What happens to a process mailbox if a machine restarts

yarrichar · December 17, 2023, 10:36pm

I’m very new to Elixir, so sorry if this is a silly question:

I am wondering what happens to the mailbox of a process when the machine it’s running on dies / restarts / etc? I don’t want to lose messages obviously.

Are process mailboxes persistent, or is there some other way this is handled?

al2o3cr · December 17, 2023, 10:37pm

Nothing is done with it, it is only in memory as long as the process is running (and the node is alive, etc).

If you want durable messages / reliable delivery / etc, you’ll need to explicitly set that up.

smathy · December 17, 2023, 10:43pm

Just wanted to add/highlight that it’s not just when the machine restarts, it’s when the process ends for any reason.

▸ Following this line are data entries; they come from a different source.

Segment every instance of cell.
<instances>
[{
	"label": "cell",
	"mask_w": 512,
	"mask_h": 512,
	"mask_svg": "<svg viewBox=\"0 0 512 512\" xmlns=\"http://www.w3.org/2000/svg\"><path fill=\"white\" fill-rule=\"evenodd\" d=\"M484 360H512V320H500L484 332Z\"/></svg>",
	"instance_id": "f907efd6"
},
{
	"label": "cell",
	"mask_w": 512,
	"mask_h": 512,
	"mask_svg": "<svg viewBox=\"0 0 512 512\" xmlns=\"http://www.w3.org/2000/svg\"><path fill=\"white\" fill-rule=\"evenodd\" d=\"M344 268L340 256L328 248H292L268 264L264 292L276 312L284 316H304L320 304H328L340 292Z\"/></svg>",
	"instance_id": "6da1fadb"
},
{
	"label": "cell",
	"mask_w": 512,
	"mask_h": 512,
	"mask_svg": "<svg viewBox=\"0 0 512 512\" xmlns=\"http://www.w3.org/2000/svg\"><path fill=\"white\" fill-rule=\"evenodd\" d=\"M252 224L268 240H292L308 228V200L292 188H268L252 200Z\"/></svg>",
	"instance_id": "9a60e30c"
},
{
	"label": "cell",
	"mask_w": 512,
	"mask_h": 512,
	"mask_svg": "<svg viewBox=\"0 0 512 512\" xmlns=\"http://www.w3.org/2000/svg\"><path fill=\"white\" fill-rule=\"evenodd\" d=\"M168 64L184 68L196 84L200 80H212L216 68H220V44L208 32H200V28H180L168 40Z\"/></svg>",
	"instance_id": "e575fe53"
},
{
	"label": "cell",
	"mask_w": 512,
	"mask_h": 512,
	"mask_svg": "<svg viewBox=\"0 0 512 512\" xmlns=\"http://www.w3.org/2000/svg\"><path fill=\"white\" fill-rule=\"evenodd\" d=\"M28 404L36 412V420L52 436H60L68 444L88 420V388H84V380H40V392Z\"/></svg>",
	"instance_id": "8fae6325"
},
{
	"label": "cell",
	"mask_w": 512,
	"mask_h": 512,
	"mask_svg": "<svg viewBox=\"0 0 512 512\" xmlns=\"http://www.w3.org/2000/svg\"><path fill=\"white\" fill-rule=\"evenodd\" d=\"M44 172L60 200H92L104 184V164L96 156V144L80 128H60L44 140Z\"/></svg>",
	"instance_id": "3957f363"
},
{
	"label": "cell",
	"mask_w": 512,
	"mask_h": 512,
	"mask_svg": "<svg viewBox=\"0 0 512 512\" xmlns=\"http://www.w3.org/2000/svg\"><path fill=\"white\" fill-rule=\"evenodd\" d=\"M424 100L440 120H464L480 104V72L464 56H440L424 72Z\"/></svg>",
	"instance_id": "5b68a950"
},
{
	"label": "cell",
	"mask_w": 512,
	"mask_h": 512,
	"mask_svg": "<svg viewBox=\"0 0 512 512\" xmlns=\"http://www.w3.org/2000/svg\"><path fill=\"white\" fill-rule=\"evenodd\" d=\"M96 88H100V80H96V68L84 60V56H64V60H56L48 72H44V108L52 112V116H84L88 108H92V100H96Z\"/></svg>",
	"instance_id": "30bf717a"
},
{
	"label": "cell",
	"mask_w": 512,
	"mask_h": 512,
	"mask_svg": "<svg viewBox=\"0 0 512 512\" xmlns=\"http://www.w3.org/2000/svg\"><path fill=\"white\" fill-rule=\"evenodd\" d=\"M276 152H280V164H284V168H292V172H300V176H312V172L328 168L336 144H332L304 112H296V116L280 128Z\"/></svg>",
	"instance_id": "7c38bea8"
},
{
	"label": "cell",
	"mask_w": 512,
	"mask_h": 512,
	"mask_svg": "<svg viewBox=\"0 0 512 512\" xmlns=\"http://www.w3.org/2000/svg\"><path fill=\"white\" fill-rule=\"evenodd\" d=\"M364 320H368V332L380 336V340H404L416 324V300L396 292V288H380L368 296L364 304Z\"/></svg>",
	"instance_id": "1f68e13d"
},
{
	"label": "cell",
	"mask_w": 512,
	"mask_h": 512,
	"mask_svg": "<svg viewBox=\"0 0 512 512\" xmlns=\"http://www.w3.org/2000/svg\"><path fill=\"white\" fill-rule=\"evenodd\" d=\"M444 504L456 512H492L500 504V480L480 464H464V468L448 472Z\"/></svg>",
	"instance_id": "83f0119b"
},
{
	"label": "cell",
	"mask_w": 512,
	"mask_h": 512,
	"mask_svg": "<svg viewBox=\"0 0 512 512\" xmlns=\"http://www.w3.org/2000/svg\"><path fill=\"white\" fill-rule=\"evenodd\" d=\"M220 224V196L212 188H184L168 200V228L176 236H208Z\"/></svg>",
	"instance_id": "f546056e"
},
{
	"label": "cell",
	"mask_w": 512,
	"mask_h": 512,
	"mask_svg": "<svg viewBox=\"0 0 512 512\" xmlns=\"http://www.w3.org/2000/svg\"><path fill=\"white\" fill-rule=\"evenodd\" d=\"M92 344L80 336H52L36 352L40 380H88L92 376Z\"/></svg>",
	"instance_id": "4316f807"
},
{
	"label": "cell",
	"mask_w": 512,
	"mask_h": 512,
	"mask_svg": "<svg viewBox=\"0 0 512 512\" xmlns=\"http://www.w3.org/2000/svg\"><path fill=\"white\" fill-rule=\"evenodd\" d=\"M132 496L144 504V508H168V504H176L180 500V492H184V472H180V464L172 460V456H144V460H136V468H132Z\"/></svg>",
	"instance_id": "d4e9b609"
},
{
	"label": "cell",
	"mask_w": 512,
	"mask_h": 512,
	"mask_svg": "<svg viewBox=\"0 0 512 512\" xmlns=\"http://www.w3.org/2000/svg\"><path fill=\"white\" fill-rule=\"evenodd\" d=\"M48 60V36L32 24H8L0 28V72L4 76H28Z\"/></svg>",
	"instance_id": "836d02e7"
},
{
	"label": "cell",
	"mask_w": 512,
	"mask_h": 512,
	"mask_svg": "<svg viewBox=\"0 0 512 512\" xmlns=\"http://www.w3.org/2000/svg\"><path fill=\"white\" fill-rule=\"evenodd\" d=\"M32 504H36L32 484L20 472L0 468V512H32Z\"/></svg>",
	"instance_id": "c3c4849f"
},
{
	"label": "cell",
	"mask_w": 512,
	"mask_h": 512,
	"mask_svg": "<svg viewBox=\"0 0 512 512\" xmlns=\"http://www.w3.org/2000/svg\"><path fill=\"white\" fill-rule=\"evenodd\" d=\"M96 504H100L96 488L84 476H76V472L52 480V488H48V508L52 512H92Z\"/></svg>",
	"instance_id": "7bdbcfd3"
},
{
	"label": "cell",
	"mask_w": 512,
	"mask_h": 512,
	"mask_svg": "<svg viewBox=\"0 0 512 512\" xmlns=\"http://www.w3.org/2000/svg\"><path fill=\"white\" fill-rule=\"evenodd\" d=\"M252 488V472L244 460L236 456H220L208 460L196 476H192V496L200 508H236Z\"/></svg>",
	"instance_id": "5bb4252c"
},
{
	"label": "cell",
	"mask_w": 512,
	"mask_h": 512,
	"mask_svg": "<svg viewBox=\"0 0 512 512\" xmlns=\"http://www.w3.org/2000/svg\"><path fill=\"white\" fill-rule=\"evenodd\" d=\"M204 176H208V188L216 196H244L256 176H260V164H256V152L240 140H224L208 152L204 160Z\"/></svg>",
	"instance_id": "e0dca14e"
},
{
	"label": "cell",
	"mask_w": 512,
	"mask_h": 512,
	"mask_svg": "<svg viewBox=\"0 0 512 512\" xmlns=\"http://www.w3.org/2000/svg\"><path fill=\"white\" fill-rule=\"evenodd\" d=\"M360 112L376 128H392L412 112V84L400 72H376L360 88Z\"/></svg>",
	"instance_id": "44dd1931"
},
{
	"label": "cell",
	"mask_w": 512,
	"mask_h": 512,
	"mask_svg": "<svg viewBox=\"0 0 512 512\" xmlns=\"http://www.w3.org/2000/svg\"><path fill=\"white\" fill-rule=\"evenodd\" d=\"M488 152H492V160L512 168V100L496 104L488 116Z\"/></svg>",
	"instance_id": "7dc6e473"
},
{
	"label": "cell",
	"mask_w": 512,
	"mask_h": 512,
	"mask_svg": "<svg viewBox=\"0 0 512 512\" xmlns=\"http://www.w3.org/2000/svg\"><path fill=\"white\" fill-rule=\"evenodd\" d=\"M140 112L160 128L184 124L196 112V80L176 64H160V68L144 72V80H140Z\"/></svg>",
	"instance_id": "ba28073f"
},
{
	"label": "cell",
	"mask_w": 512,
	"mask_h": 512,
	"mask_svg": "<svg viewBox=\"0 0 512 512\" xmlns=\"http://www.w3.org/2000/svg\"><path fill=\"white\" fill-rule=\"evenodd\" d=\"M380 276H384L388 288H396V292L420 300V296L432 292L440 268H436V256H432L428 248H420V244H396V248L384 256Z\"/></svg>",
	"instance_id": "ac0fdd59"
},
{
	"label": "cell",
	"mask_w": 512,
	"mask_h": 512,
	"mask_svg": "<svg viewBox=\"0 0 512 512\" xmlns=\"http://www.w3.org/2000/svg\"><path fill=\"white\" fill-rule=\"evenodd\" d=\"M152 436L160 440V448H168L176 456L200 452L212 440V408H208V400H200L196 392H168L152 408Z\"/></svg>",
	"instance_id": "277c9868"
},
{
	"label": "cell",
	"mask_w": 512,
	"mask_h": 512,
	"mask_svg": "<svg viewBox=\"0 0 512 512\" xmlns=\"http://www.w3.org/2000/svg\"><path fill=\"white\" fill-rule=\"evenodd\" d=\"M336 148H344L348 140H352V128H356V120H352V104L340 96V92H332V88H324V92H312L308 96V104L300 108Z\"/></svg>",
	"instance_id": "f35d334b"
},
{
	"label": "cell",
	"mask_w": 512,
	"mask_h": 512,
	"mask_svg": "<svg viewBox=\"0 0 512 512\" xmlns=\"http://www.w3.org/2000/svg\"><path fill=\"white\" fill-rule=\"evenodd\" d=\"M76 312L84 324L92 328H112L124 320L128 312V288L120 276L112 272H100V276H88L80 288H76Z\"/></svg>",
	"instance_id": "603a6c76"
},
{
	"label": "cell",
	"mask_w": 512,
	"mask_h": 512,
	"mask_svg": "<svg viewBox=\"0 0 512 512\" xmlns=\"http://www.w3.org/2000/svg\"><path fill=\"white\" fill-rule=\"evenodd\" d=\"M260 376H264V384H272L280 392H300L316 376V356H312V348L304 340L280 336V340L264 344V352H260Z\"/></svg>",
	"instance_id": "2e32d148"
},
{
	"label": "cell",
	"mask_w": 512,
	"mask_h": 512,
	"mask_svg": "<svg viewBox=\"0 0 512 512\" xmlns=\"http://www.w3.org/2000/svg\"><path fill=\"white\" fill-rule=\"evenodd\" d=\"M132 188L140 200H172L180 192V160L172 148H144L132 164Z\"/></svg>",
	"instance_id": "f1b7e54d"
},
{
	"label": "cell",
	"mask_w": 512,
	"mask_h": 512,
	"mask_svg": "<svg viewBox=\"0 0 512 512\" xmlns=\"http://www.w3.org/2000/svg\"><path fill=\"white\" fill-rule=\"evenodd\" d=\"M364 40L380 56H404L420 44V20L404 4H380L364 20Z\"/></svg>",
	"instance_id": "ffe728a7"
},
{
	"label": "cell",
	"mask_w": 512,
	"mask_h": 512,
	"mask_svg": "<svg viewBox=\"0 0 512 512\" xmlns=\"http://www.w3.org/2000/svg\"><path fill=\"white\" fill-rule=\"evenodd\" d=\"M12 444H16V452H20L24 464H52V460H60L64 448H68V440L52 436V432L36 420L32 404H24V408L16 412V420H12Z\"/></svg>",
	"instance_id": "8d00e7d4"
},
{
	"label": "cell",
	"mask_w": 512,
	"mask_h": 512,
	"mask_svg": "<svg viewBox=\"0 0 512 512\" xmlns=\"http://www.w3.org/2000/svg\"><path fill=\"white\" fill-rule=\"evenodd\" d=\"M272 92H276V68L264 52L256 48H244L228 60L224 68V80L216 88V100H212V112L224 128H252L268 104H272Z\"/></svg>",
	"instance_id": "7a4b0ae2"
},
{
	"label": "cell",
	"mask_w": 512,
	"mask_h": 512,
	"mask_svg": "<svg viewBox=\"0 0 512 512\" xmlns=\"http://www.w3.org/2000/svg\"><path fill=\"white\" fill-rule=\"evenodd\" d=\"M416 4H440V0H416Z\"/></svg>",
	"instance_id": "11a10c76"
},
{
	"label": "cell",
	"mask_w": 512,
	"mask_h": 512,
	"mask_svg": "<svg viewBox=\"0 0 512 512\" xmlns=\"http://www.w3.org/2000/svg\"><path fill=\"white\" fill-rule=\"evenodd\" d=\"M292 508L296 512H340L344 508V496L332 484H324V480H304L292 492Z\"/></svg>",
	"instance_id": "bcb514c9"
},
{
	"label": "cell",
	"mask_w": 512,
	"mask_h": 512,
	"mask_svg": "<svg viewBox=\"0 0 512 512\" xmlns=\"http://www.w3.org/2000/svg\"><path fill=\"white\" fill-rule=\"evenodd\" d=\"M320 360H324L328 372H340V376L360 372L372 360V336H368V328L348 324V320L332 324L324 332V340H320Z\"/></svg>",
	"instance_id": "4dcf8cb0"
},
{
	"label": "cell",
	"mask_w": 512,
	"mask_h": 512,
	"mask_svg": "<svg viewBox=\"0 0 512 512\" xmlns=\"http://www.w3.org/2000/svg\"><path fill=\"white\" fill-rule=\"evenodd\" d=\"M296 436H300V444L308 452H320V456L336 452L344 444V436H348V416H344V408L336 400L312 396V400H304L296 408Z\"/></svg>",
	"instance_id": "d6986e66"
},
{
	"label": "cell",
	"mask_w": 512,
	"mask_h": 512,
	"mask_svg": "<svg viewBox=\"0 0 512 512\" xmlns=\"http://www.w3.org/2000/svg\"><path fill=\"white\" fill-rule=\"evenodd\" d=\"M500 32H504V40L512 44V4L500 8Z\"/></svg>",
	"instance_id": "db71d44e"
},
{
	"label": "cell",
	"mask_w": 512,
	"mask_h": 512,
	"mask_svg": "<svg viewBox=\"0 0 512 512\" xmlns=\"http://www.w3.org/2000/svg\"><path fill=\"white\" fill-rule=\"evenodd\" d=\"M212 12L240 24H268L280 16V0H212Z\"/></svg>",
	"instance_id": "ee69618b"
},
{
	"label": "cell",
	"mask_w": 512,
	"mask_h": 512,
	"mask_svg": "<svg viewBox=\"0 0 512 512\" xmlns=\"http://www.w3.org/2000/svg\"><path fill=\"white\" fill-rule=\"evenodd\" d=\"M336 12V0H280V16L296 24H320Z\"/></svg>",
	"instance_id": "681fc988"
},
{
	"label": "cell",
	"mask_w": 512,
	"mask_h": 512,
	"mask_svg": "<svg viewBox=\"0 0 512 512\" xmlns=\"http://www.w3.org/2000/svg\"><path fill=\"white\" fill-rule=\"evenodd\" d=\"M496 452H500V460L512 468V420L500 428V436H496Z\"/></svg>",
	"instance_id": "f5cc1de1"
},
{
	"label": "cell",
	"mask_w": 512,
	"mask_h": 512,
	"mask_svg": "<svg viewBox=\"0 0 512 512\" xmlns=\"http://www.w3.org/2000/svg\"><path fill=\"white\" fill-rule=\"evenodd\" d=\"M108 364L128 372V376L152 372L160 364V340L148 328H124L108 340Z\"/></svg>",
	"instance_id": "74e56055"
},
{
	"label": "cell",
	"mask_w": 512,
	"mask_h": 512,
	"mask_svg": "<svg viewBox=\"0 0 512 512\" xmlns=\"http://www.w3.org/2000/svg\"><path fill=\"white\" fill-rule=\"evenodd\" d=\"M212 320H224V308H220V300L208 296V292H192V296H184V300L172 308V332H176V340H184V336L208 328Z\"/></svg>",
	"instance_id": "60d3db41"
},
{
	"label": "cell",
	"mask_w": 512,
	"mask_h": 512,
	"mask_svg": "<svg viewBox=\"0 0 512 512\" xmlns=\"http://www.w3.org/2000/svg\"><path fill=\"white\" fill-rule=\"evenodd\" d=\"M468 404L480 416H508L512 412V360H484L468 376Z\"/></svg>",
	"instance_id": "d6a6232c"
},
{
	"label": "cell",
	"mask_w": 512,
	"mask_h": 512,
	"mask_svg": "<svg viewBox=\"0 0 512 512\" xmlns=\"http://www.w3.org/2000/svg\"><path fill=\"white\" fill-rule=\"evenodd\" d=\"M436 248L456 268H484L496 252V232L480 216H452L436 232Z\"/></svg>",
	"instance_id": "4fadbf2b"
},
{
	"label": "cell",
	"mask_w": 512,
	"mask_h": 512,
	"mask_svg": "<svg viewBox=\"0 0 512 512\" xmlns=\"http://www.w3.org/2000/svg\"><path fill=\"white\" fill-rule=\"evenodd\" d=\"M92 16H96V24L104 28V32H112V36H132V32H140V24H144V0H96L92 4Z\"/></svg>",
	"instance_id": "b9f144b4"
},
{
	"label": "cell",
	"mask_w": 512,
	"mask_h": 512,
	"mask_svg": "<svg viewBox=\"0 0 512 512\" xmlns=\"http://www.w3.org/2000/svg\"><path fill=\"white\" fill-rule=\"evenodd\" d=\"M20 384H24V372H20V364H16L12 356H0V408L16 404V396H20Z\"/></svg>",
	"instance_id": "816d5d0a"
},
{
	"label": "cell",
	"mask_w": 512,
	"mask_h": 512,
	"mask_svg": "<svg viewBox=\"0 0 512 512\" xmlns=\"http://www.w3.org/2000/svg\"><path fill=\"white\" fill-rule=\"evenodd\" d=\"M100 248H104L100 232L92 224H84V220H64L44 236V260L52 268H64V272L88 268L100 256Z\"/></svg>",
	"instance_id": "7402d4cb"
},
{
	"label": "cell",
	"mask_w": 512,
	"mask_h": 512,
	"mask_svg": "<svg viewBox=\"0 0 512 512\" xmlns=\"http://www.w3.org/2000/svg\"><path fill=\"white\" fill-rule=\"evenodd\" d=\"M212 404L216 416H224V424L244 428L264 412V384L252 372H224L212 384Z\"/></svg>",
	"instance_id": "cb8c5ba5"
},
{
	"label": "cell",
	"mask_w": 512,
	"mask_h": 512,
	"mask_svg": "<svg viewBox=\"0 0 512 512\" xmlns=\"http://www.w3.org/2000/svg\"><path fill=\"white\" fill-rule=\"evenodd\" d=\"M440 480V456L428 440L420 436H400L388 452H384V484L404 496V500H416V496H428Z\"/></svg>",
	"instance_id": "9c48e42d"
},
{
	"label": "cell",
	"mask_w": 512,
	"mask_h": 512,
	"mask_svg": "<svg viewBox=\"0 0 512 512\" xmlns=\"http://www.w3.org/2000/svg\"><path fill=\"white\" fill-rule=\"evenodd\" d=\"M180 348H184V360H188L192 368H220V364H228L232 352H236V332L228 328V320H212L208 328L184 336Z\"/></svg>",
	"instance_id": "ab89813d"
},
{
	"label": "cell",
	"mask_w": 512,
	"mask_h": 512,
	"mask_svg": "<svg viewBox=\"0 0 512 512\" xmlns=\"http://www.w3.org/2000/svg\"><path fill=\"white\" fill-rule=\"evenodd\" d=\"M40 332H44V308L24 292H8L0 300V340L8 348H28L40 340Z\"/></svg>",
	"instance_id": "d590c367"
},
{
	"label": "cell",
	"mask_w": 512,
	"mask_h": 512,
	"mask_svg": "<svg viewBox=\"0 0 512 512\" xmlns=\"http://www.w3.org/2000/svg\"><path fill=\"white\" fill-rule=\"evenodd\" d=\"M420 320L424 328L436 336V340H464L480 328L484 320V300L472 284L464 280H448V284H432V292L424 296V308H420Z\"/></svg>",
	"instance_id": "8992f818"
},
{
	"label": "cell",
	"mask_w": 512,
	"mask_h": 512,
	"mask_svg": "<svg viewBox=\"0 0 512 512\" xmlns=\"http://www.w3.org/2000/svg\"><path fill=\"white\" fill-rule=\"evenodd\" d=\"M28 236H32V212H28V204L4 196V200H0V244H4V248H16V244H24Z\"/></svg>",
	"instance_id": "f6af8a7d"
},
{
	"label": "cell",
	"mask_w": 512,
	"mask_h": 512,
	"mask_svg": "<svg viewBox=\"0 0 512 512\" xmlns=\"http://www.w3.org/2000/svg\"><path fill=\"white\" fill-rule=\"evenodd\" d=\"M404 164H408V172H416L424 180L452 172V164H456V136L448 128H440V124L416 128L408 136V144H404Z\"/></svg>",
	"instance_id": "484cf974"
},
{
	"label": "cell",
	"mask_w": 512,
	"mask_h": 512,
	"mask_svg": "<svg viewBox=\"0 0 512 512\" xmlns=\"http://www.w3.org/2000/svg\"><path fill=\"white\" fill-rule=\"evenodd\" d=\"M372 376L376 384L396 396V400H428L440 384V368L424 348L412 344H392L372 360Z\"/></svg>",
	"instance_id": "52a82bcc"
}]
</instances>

yarrichar · December 17, 2023, 10:49pm

Oh, interesting, if the process crashes, and the supervisor restarts it, the mailbox is still lost?

yarrichar · December 17, 2023, 10:53pm

Thanks for the quick reply.

Are there any standard patterns or libraries for helping with this? I don’t want to re-invent the wheel if I don’t have to

My first thought is to:

save incoming, external, messages to the DB as soon as they’re received.
send a message to the process saying there’s something for them to do
the process pulls the next message from the db
the process marks it as done when complete.

This feels like it might be a bit heavy handed though

al2o3cr · December 17, 2023, 11:19pm

What specifically do you mean by “external” in this context?

This description needs more detail to narrow down the possible implementations:

Oban could be viewed as a version of this: an “external” message inserts a job, which is then routed to a worker process
so could Kafka, although the “send a message” part is replaced with a “check for messages” interaction
lots of others, from work-queues to durable append-only logs

Another challenge with introducing this kind of persistence is making sure that messages are replayable - for instance, GenServers are frequently used as “stateful containers” so you might see a sequence of messages like:

message 1, set up some initial state
message 2, do additional stuff with things created in message 1
message 3, do final work and clean up state from message 1 and message 2

Just saving messages that haven’t been handled isn’t enough, since sending a restarted server “message 3” won’t have the state set up in the first two messages.

rvirding · December 17, 2023, 11:32pm

I think you need to be aware of that when a process dies it completely goes away and everything in it like memory and messages is lost. A process cannot be restarted, ever! When we say a supervisor restarts a crashed process what we actually mean is that the supervisor creates a completely new process to take its place.

yarrichar · December 18, 2023, 12:01am

In my case I was wanting to add support for arbitrary workflows in my app, with each workflow being handled by a single process. So external just means any user request, or message from an external system that needs to be processed by a workflow / process.

Oban Pro actually sounds pretty similar to what I was thinking.

To use a queue as the durable store wouldn’t I basically need to have a queue per process? Since the process when it does a “check for messages” should receive only it’s messages. I think having another process in the middle, with the job of pulling messages from the queue and distributing them will introduce ordering issues if something goes wrong.

Yeah, agreed - I was planning on also getting the process to store it’s current state to the DB.

yarrichar · December 18, 2023, 12:08am

Ok, cool. Thanks for the reply.

Still getting my mental model right after too many years doing J2EE stuff

stwf · December 20, 2023, 1:45am

If you didn’t want to involve Oban and the db you can isolate things much better than sending a process a bunch of messages to a worker process.
Create one process that just holds the data list, if it’s simple enough it should never crash (lol) then do all of the processing inside a different process. It would take one event at a time, so even if it crashed you would lose that bad one at worst. You could even monitor the process and re add the data in case of a crash. But none of these would survive a machine reboot. For that you need to write it somewhere.
Postgres and Oban would work, as would pushing each message in SQS and letting Broadway pull them out. Each solution has its place depending upon your requirements.